- [EXERCISE MATERIAL]
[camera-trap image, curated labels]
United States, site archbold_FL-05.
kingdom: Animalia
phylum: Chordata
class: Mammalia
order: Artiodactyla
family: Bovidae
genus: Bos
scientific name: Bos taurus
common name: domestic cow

* * *

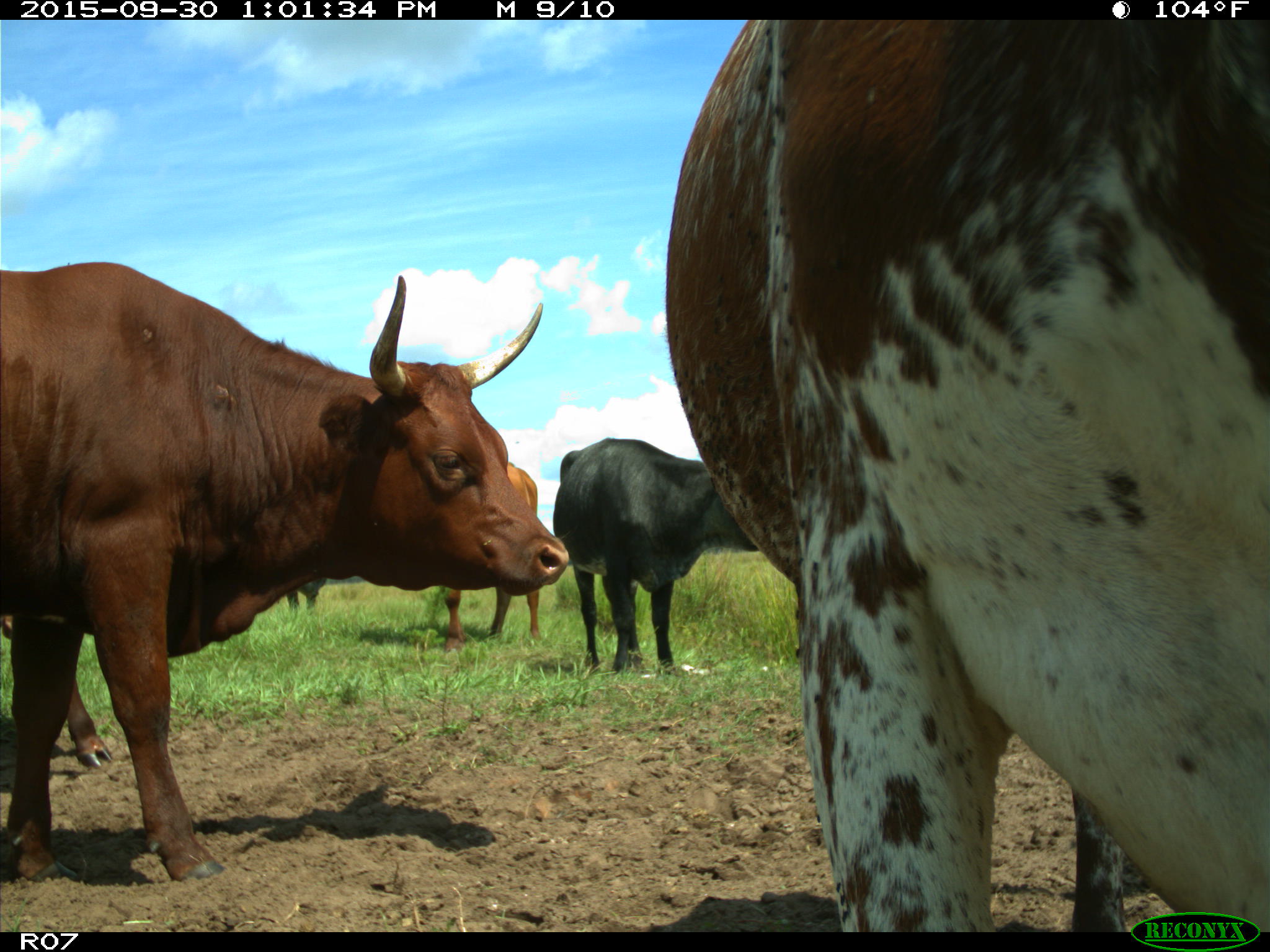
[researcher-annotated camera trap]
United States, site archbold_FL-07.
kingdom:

...

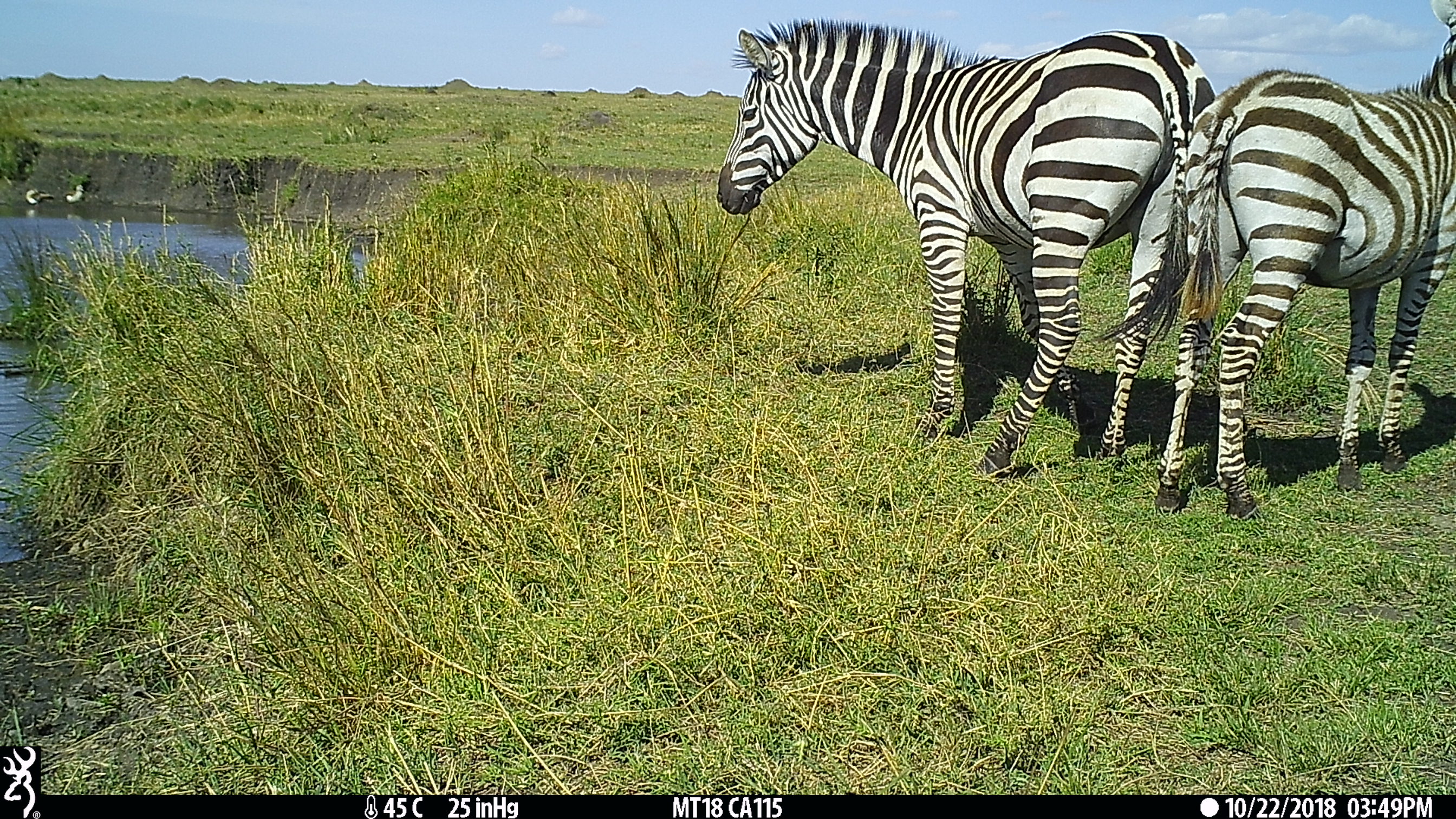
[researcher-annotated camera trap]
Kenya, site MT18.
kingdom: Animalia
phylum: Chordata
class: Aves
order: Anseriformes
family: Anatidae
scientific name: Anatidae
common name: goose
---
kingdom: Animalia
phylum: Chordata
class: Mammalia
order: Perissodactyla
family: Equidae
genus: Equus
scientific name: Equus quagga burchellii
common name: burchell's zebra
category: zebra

- [WHAT TO WORK ON] Given the records above, reproduce precisely and only the lines between the line holding "class: Aves" and the line holding "category: zebra", inclusive.

- [EXERCISE OUTPUT]
class: Aves
order: Anseriformes
family: Anatidae
scientific name: Anatidae
common name: goose
---
kingdom: Animalia
phylum: Chordata
class: Mammalia
order: Perissodactyla
family: Equidae
genus: Equus
scientific name: Equus quagga burchellii
common name: burchell's zebra
category: zebra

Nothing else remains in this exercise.